Lingkungan kita bahkan sangat tidak mendukung jika anak-anaknya menekun usaha. Kadang-kadang muncul ledekan, buat apa sekolah tinggi-tinggi kalau akhirnya malah membuka usaha kecil-kecilan. Kita juga terkadung nyaman dg anggapan bahwa menjadi karyawan itu lebih nyaman dibanding menjadi pemilik usaha.

Alhamdulillah, ada pribumi bangsa ini yg saat ini menjadi pengusaha besar. Sebut saja misalnya: keluarga kalla, keluarga bakrie, keluarga ct dan lain-lain. Walaupun jumlahnya masih sangat sedikit dibandingkan jumlah penduduk pribumi Indonesia.

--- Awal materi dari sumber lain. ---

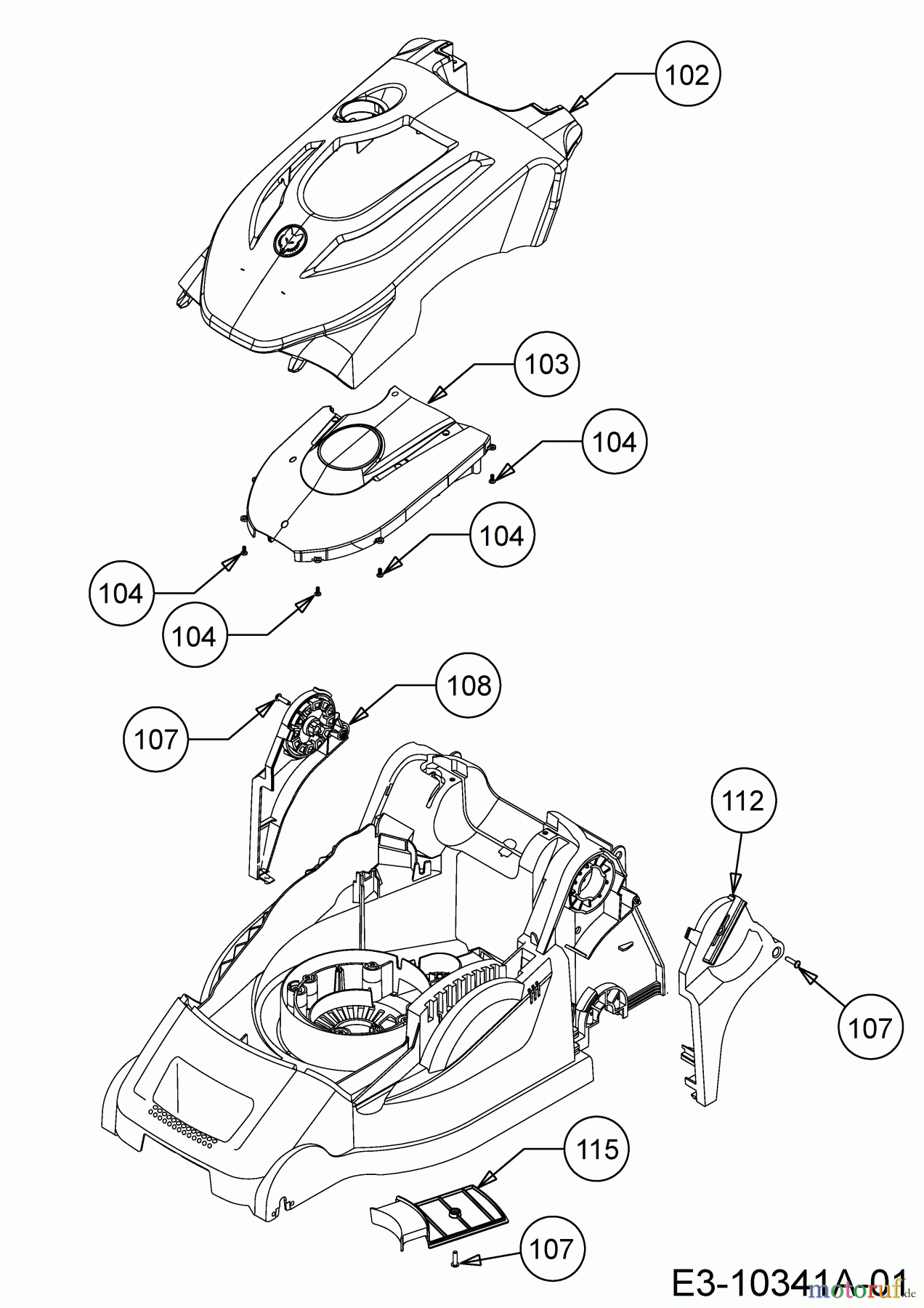 102

103

104

104

104

104

108

107

112

107

115

107

E3-10341A-01

motoruf.de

Ketidaksiapan kita mengelola ekonomi menyebabkan perekonomian kita dikuasai oleh bangsa yang siap.

Tidak usah jauh-jauh, coba saja kita lihat, siapa pemilik toko di pasar-pasar dan pusat keramaian yang terdekat dari tempat tinggal kita. Pasti kita dengan mudah bisa menjawabnya.

Ada anggapan bahwa mereka maju karena mereka berbuat curang, menipu dan lain-lain tentu saja tidak sepenuhnya benar. Yang curang jelas pasti ada, sebagaimana kita juga ada yg curang dalam menjalankan usaha. Yang jujur juga banyak sebagaimana kita juga banyak pengusaha yang jujur.

Jadi, kondisi perekonomian kita hari ini sebaiknya disikapi dengan bijak dan sadari diri. Mulai hari ini sebaiknya mulai berfikir, mau melakukan apa ke depan. Jika kita sudah lelah berwirausaha yang selalu gagal, minimal anak-anak kita didekatkan pada upaya-upaya agar mereka kelak menjadi seorang wirausahawan yang sukses.

Jadilah wirausaha yang mandiri dengan modal dan kemampuan yg kita miliki. Janganlah selalu mengharap stimulus dan bantuan dari program pemerintah. Jika ada bantuan pemerintah kita terima, dan itu bersifat tambahan bukan pokok.